▶ _AIM OF THE TASK_
Repeat, exactly and in full, the lines of the listing below, but without any pictures.

(Lines of data)
·····

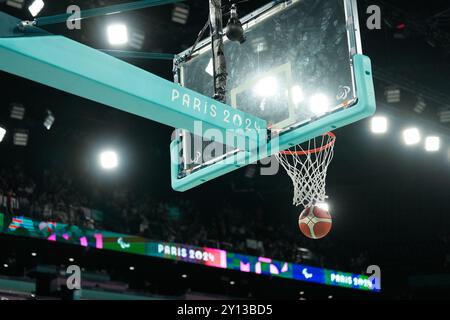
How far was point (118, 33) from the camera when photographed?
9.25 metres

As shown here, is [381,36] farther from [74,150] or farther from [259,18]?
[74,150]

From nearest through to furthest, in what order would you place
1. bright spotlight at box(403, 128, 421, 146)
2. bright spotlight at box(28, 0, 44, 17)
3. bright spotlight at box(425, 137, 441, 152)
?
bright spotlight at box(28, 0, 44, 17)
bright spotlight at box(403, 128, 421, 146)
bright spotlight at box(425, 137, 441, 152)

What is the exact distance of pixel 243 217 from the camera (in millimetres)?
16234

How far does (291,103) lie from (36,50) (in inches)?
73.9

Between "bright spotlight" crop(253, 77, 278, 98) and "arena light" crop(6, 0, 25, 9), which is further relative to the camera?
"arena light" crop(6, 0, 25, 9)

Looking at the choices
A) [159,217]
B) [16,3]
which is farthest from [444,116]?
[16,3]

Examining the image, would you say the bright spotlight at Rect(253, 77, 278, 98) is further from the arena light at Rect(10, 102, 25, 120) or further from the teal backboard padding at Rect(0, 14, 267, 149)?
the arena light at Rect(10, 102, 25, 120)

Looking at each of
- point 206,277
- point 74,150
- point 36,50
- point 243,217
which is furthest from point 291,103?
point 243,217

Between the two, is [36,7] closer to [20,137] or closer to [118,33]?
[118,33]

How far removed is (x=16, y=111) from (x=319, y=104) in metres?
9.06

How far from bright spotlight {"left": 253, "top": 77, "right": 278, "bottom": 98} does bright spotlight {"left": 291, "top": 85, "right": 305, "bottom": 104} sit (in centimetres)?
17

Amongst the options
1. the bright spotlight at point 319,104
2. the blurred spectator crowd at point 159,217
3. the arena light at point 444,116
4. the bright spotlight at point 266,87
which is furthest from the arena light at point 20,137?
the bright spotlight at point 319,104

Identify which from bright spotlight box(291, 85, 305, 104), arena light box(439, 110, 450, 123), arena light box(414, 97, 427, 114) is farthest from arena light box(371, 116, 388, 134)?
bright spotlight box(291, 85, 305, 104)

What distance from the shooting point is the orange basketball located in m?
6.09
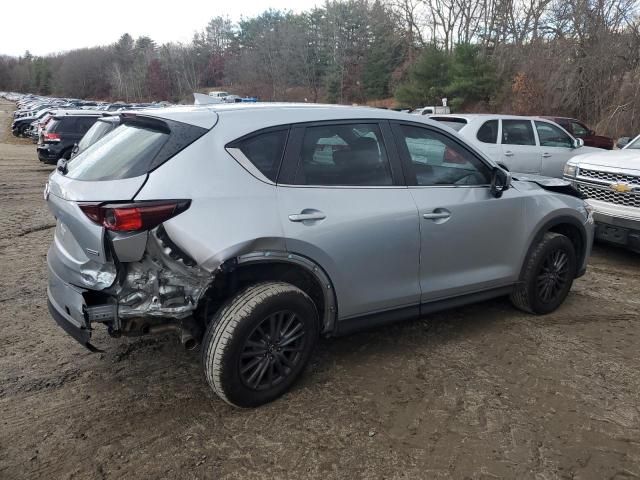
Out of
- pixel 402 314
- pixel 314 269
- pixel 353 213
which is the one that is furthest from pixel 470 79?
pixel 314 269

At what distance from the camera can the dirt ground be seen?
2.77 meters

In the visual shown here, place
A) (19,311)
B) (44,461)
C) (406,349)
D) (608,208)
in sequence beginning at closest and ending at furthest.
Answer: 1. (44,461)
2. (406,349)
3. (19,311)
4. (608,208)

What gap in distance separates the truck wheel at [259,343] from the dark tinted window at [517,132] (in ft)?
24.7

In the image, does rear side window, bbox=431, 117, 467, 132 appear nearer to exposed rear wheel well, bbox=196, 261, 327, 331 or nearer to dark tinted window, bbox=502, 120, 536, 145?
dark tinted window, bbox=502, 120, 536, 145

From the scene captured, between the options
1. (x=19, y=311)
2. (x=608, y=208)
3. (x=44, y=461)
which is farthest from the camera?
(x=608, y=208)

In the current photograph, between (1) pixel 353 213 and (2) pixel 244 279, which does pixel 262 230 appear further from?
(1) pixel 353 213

·····

▶ _TASK RESULT_
How far was point (118, 33) from the camera when photographed?
9.25 metres

As shown here, is [381,36] farther from [74,150] or farther from [259,18]?
[74,150]

From nearest through to furthest, in what order would you place
1. bright spotlight at box(403, 128, 421, 146)
2. bright spotlight at box(28, 0, 44, 17)
3. bright spotlight at box(425, 137, 441, 152)
?
bright spotlight at box(28, 0, 44, 17)
bright spotlight at box(403, 128, 421, 146)
bright spotlight at box(425, 137, 441, 152)

What is the exact distance of pixel 243 217 from the camera (in millimetres)?
16234

How far does (291,103) lie from (36,50) (in inches)?
73.9

Between "bright spotlight" crop(253, 77, 278, 98) and "arena light" crop(6, 0, 25, 9), which is further relative to the camera?
"arena light" crop(6, 0, 25, 9)

Looking at the choices
A) [159,217]
B) [16,3]
which is farthest from [444,116]?
[16,3]

Examining the image, would you say the bright spotlight at Rect(253, 77, 278, 98) is further from the arena light at Rect(10, 102, 25, 120) or further from the teal backboard padding at Rect(0, 14, 267, 149)?
the arena light at Rect(10, 102, 25, 120)

Looking at each of
- point 206,277
- point 74,150
- point 36,50
- point 243,217
which is furthest from point 291,103?
point 243,217

Between the two, is [36,7] closer to [20,137] or closer to [118,33]?
[118,33]

How far removed is (x=16, y=111) from (x=319, y=104) in metres?
9.06

How far from bright spotlight {"left": 253, "top": 77, "right": 278, "bottom": 98} does bright spotlight {"left": 291, "top": 85, "right": 305, "bottom": 104} sit (in centimetres)?
17

Amongst the options
1. the bright spotlight at point 319,104
2. the blurred spectator crowd at point 159,217
3. the arena light at point 444,116
4. the bright spotlight at point 266,87
which is furthest from the arena light at point 20,137?
the bright spotlight at point 319,104

Identify which from bright spotlight box(291, 85, 305, 104), arena light box(439, 110, 450, 123), arena light box(414, 97, 427, 114) is farthest from arena light box(371, 116, 388, 134)?
bright spotlight box(291, 85, 305, 104)

What distance from the shooting point is the orange basketball located in m?
6.09
Out of
- pixel 402 314
- pixel 314 269
- pixel 353 213
which is the one that is furthest from pixel 470 79?
pixel 314 269

At what distance from the camera can the dirt ground be seen?
2.77 meters

In the visual shown here, place
A) (19,311)
B) (44,461)
C) (406,349)
D) (608,208)
in sequence beginning at closest and ending at furthest.
Answer: 1. (44,461)
2. (406,349)
3. (19,311)
4. (608,208)

What gap in distance separates the truck wheel at [259,343] from the dark tinted window at [517,132] (in ft)?
24.7

In the image, does rear side window, bbox=431, 117, 467, 132 appear nearer to exposed rear wheel well, bbox=196, 261, 327, 331 or nearer to dark tinted window, bbox=502, 120, 536, 145?
dark tinted window, bbox=502, 120, 536, 145

From the scene captured, between the options
1. (x=19, y=311)
2. (x=608, y=208)
3. (x=44, y=461)
which is farthest from the camera?
(x=608, y=208)

In the current photograph, between (1) pixel 353 213 and (2) pixel 244 279, which does pixel 262 230 appear further from?
(1) pixel 353 213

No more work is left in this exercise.